> **DOCUMENT EXCERPT**
* * *

Day of the Dead, and practicing law

 

Last updated 3/4/2019 at 3:17pm



“What area of law do you practice” many people ask me. “Wrongful Death and Trademark Law” I respond, knowing there will be inquires if a fellow attorney is asking. “Don’t you mean Personal Injury and Intellectual Property they ask”?  Trying to place me into a category, they understand. At that point I do agree that the death cases I prosecute civilly result from negligent injury. 

Then of course there comes the question of why I also do Trademark Law. I reply “because I enjoy it and it is fun.” My background as a fabric designer and in social anthropology makes the highly creative area of law a natural for me.

Trademark law isn’t just in our country. It is global. Business owner logos, slogans, music, domain names, sounds, etc., need to be trademarked if they qualify, and then need to be monitored for counterfeiting and loads of other dastardly things that might diminish the trademark in some way.

* * *

> **DATASET ENTRIES**
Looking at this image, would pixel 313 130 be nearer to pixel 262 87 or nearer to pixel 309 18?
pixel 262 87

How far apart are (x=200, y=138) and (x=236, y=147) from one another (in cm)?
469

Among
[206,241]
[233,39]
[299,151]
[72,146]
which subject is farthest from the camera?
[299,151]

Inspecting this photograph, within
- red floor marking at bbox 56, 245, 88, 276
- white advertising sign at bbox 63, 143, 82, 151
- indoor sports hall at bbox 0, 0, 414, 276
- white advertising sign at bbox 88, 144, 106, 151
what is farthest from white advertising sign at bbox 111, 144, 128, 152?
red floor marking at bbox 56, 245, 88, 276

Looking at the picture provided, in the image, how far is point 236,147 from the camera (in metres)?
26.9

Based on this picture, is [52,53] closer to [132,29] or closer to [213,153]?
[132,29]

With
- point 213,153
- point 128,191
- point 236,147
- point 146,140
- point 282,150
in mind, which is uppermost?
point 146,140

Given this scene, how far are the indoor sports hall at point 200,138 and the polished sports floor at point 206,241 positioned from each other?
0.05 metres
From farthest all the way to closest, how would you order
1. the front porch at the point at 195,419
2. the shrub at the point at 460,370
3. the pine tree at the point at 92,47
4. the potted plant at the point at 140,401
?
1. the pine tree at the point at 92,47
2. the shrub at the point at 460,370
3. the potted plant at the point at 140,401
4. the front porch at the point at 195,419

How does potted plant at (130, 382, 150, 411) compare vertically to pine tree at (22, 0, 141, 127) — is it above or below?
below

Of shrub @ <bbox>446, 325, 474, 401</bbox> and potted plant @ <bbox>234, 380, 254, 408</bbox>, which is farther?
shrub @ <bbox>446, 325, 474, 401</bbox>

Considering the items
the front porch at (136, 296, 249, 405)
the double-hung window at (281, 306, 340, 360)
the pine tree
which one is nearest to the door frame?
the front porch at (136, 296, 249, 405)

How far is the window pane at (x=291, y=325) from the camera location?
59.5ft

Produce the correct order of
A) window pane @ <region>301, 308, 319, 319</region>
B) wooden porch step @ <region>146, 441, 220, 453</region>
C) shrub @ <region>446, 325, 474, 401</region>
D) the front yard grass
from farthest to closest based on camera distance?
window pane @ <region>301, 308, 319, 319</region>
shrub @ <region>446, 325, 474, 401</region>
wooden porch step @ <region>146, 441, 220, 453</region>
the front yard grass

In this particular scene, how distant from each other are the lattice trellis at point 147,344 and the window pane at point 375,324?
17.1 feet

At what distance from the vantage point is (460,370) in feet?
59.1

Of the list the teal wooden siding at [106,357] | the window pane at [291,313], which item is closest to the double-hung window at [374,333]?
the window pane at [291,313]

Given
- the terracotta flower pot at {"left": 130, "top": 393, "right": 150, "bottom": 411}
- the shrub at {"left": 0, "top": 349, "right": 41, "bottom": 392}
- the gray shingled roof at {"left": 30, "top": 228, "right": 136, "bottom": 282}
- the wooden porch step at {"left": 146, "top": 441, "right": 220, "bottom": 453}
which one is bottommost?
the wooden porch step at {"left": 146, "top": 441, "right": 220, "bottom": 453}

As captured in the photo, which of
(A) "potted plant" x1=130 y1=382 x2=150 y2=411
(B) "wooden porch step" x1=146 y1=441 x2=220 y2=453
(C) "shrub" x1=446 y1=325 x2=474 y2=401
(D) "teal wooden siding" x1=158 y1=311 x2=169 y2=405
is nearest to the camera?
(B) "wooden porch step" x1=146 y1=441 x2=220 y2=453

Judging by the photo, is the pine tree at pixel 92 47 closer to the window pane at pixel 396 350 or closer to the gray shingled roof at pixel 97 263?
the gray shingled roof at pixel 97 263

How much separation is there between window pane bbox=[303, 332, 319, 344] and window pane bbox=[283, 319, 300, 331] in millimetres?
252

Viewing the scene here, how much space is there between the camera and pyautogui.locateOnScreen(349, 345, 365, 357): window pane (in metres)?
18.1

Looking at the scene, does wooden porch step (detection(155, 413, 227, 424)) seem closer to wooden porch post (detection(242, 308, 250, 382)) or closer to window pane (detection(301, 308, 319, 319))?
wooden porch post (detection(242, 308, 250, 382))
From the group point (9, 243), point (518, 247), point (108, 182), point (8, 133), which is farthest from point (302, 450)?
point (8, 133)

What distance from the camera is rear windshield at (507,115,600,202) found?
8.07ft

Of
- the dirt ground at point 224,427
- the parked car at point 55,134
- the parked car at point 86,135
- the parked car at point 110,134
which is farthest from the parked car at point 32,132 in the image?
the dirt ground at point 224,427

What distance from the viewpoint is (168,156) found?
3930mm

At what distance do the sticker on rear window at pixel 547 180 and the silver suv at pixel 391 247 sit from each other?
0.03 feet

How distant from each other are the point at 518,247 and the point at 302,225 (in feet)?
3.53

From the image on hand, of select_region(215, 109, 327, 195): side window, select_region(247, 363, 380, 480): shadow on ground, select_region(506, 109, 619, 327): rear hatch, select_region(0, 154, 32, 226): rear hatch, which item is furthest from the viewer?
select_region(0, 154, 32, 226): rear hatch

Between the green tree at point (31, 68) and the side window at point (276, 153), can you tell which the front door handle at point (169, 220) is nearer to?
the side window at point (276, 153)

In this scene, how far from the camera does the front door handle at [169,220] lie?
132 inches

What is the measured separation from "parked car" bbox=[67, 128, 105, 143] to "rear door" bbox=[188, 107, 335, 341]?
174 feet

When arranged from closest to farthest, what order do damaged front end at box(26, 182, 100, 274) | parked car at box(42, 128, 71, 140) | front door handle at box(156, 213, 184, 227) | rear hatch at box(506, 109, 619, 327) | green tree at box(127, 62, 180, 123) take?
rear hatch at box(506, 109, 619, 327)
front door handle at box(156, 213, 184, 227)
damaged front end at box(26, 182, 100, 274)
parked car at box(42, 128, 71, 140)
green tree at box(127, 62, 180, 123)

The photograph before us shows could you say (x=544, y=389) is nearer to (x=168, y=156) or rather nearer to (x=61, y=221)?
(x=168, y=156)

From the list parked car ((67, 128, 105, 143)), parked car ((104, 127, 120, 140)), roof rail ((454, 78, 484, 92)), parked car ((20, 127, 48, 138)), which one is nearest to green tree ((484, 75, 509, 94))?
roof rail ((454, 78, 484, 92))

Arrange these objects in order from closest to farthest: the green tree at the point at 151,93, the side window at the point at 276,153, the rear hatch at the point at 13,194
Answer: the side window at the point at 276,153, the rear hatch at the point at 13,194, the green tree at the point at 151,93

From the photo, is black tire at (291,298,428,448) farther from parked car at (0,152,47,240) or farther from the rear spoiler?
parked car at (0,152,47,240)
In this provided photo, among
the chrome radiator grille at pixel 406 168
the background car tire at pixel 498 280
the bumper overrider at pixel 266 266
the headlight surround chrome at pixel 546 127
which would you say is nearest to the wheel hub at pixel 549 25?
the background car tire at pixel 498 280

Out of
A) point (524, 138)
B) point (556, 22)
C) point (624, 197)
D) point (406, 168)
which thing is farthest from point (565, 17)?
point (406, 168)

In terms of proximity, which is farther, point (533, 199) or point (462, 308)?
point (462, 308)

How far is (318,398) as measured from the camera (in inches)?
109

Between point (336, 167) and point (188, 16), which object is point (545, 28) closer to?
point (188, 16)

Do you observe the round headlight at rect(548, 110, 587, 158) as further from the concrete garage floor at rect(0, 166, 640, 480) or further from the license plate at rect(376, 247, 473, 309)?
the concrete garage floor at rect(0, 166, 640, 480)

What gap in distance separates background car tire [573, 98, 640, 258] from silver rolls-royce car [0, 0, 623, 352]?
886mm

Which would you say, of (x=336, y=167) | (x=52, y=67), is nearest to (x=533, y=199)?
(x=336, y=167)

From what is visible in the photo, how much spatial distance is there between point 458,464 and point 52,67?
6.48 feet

* * *

> **WORK TO DO**
- A) Name every area of law mentioned in the excerpt about practicing law.
- B) Carry on the excerpt about practicing law, picking up right after its final sentence.

> **THE REPLIES**
- A) Wrongful Death, Trademark Law, Personal Injury, Intellectual Property

- B)
Trial for these cases is most often in federal court and, if you have a solidly filed and researched trademark, you are in a good position to recoup damages such as lost profits, attorney fees and enjoin the offending party from using and diluting your product or services. Federal court does not allow punitive damages however, so sometimes cases are filed in state court if the offender is particularly nasty.

Wrongful Death cases became my forte for many reasons. The first reason was that when I began working as a law clerk, I worked with many San Bernardino, Riverside and San Diego Tribes, many of whom who were very poor. Poor people have a higher chance of dying for many reasons. When I began practice, I had Tribal, then Filipino, Mexican, Samoan American, clients first. This is because I enjoy the cultures, joy, family attachments and support these families have for each other. 

I will explain how some of these attachments have touched me by telling you about a train ride from Guadalajara to Oaxaca, Mexico. The depths of love families showed each other as they boarded the train across the country during this travel deeply touched me.  

At 20 years of age, I was studying the Tribal peoples south of the border and writing a book. One day, a train ticket I purchased was a ‘first class primero’ seat, which I mistakenly thought came with a compartment with a bed. Instead I was about to enter the world of travel for ‘The Day Of The Dead’, sitting in the aisle and sometimes part of a seat of an over crowded bus that took 16 hours to reach its destination.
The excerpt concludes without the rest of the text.